Autism spectrum disorder and schizophrenia — one is a developmental disorder affecting communication and behavior, while the other causes those affected to interpret reality abnormally. Though seemingly completely different conditions, neuroscientists have, for a long time, suspected a strong link between them. Not only do some of the presentations of these disorders overlap, but autism spectrum disorder patients are 10 times more likely to develop schizophrenia than those from the general population.
The clinical challenge is that most of the diagnostic procedures for psychiatric conditions are largely subjective and rely on psychiatrists picking up on sometimes extremely subtle behavioral cues to make a definitive diagnosis. Researchers at the University of Tokyo believe that a powerful combo of next-generation brain imaging technologies and machine learning could be the key to radically transforming mental health care as we know it.

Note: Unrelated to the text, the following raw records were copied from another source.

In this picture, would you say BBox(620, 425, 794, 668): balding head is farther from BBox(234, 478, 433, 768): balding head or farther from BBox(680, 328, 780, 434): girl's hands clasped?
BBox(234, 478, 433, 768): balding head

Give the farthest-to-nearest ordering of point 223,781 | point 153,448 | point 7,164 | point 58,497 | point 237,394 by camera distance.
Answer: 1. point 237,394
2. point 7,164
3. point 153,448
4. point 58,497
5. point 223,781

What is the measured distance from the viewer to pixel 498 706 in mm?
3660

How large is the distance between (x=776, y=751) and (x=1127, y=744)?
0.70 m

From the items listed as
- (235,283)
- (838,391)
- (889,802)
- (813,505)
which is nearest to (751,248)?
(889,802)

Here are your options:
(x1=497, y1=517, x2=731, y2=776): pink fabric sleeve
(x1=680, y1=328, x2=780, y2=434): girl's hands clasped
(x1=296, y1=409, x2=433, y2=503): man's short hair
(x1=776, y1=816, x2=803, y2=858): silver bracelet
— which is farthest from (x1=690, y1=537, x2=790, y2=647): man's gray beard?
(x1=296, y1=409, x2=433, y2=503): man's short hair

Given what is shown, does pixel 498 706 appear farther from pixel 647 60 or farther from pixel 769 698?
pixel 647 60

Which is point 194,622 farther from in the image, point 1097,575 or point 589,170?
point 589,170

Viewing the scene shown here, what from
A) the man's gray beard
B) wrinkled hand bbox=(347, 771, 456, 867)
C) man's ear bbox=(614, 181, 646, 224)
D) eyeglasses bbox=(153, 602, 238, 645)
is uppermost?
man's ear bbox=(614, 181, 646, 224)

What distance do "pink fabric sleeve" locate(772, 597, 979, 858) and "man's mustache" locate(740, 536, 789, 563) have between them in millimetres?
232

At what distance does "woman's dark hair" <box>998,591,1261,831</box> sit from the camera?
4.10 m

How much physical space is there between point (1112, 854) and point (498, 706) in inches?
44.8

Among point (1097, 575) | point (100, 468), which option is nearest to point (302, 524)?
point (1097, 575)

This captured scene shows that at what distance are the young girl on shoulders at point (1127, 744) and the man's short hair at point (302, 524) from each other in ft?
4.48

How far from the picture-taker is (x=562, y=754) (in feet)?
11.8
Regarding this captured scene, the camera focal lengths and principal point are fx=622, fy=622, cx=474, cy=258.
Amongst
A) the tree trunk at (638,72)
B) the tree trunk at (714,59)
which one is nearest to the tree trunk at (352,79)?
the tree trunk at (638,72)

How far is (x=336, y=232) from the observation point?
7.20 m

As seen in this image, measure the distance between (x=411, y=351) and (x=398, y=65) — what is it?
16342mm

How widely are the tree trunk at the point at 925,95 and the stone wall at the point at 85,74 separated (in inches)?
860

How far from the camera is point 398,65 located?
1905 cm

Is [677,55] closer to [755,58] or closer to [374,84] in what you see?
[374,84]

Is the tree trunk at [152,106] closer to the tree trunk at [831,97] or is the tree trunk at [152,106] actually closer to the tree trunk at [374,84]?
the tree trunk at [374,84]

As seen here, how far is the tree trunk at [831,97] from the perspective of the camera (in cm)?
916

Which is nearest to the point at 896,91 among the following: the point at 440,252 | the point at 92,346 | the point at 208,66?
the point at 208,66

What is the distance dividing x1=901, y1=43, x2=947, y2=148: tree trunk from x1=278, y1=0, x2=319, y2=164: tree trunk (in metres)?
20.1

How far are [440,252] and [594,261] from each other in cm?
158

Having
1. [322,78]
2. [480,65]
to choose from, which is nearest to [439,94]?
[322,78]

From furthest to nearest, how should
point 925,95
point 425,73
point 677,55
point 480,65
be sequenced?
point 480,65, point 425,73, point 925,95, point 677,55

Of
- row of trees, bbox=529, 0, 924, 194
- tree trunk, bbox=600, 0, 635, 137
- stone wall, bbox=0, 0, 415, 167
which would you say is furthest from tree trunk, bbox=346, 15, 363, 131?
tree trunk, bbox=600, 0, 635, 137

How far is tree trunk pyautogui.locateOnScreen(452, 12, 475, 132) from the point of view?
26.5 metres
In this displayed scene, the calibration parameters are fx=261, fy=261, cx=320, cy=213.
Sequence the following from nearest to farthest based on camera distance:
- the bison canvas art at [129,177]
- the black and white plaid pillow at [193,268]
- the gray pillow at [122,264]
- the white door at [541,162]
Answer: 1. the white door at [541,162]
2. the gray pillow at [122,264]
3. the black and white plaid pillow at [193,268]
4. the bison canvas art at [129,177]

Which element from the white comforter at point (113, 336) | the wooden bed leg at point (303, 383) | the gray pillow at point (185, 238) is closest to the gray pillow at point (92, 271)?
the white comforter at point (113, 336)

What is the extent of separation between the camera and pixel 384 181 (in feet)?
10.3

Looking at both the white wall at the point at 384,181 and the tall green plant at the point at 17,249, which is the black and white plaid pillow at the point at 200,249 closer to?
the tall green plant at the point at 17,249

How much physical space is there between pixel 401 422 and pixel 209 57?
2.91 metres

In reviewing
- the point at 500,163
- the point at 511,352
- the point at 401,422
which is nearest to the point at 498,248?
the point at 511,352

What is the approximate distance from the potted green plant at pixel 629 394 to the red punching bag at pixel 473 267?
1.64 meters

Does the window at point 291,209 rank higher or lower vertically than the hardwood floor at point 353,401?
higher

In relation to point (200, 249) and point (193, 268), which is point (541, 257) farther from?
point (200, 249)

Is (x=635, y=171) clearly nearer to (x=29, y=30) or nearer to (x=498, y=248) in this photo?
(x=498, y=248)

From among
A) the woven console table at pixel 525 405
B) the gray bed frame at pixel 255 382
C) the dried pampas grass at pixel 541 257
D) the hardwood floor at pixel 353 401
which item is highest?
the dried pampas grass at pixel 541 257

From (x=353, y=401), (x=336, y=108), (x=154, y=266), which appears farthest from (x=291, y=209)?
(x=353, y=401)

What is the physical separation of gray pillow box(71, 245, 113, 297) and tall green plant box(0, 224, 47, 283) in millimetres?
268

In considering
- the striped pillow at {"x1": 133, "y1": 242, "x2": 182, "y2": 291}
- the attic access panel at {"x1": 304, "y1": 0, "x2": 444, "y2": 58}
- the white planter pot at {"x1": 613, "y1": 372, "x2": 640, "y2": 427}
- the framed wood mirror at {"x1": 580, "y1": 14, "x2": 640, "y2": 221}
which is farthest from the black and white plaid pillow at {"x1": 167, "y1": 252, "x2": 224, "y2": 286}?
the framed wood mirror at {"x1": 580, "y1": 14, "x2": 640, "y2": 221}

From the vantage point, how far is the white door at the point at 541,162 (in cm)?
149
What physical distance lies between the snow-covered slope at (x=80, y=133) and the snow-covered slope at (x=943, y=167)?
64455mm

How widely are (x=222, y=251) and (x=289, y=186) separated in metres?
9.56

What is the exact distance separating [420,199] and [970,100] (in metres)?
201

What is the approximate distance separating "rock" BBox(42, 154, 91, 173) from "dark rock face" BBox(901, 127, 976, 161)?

In a recent study published in Translational Psychiatry, Shinsuke Koike and colleagues designed machine learning algorithms, training them to interpret magnetic resonance imaging (MRI) brain scans from over 200 adults who had been diagnosed with an autism spectrum disorder, schizophrenia or both. They also included a cohort of neurotypical people who did not experience any mental health concerns. During this “training” phase, the algorithm scanned the images, looking for variability in the thickness, surface area, or volume of various brain regions.
To test out the algorithm’s capabilities, the researchers presented it with an additional 43 patient scans with almost unbelievable outcomes: the machine’s diagnoses matched the psychiatric assessment with up to 85 percent accuracy. The biggest breakthrough was the ability of the machine learning platform to tell the difference between the different categories of patients in the study, even picking up those who were just determined to have schizophrenia risk factors.
Though there are several published studies exploring the potential of artificial intelligence to assist with clinical diagnostics (all with varying levels of success) Koike believes the accuracy of the teams' newly-developed algorithm lies in the “clean” data used during the learning phase — all images were taken on a single MRI machine.
“If you take a photo with an iPhone or Android camera phone, the images will be slightly different. MRI machines are also like this - each MRI takes slightly different images, so when designing new machine learning protocols like ours, we use the same MRI machine and the exact same MRI procedure,” said Koike.